Ce vendredi 24 Octobre 2025, l’enfant a enfin foulé le sol natal, à l’aéroport international Hugo Chávez du Cap-Haïtien, selon infosjb plus.
Sur les photos officielles, on le voit remis à son grand-père, sous le regard attendri du diplomate Panel LOUIDOR. Un retour discret ? Non. Un événement d’État.



Le pays entier applaudit. La République, dit-on, a « PRIS SES RESPONSABILITÉS », un mot devenu presque exotique sous nos latitudes administratives.
Et, pour marquer l’histoire, on a sorti le grand apparat, communiqué, caméras, rubans, poignées de main et selfies officiels. Parce qu’en HAÏTI, même la compassion obéit au protocole du spectacle.
On rapatrie un enfant, certes, mais on s’assure d’abord que tout soit bien cadré, bien filmé, bien tweeté. «Tout Haytien gen menm valè, lavi chak grenn Haytien konte.»
Superbe déclaration, pleine d’émotions. On espère seulement qu’elle s’applique aussi aux enfants sans nom des camps de déplacés,à ceux que la misère dévore dans l’indifférence, et à ceux qu’aucune caméra n’attend à l’aéroport.
Ne soyons pas injustes, c’est un très beau geste d’humanité. Mais c’est aussi un miroir. Car dans un pays où le simple fait d’agir normalement devient une prouesse diplomatique, la survie relève déjà du miracle.

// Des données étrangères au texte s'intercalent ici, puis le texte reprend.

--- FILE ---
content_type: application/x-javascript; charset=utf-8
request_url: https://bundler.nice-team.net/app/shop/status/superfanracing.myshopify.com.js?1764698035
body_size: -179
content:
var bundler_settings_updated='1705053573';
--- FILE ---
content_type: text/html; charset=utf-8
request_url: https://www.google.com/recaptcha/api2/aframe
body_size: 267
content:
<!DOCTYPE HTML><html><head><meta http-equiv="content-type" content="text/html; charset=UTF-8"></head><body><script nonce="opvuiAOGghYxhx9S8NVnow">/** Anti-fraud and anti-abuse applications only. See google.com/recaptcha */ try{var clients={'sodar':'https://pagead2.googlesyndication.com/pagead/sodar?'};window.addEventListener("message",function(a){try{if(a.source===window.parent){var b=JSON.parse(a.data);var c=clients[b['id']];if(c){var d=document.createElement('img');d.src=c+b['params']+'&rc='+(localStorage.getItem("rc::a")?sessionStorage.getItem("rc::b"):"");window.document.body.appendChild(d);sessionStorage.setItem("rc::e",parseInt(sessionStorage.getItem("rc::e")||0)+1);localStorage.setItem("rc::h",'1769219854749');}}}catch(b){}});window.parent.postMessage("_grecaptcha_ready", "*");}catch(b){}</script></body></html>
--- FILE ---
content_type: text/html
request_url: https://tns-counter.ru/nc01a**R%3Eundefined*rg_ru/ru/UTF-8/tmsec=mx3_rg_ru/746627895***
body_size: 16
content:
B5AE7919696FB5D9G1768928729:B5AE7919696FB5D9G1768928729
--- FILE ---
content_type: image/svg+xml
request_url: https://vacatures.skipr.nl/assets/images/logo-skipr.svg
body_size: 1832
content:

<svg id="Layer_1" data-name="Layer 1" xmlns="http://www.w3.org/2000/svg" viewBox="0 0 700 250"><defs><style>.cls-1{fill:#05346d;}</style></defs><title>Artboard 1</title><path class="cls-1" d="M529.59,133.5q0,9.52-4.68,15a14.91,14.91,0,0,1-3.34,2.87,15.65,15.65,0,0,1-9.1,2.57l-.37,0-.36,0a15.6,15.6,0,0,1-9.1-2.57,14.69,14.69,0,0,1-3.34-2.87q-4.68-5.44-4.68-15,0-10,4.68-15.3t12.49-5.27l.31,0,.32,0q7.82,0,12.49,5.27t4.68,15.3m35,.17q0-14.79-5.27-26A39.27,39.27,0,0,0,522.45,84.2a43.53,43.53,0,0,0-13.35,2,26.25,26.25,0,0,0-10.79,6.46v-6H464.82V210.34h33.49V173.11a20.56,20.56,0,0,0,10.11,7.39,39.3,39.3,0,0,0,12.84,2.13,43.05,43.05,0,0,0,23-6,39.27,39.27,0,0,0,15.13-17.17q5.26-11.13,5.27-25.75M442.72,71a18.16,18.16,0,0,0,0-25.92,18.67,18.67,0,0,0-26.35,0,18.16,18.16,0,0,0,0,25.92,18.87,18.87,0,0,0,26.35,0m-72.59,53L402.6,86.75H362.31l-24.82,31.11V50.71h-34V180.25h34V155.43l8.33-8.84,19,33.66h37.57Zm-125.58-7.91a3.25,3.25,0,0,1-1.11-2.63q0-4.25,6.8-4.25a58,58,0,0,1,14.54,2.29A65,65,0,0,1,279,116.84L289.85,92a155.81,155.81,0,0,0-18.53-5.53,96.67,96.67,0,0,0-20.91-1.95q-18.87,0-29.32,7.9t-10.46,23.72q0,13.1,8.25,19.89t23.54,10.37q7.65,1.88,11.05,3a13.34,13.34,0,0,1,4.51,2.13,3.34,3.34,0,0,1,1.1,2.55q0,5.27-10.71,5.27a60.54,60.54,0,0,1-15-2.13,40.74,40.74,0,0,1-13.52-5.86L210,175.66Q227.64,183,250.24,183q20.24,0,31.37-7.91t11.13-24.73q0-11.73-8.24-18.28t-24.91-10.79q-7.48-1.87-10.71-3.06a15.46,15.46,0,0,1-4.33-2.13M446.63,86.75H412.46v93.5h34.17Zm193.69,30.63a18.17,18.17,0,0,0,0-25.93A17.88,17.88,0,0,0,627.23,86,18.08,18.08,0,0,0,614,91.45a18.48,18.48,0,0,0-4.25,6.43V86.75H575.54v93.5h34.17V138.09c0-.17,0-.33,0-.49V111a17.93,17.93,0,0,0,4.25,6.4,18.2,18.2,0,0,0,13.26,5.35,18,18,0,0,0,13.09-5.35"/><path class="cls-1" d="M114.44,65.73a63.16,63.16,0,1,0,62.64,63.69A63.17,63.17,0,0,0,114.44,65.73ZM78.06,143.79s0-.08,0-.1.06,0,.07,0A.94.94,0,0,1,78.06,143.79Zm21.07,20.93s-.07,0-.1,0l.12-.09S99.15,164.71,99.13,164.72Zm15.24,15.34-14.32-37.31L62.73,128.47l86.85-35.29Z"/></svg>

Un enfant sauvé, c’est bien. Mais un État capable d’en protéger des milliers, ce serait mieux. Pour l’instant, contentons-nous du symbole : un vol, un discours, un hashtag, une émotion nationale.
Oui, bravo. L’État haïtien a prouvé qu’il savait encore bouger quand les projecteurs sont allumés.
Le jour où il agira dans le silence, sans micro ni communiqué, alors seulement, on pourra dire : HAYTI se nou, nou se HAYTI.»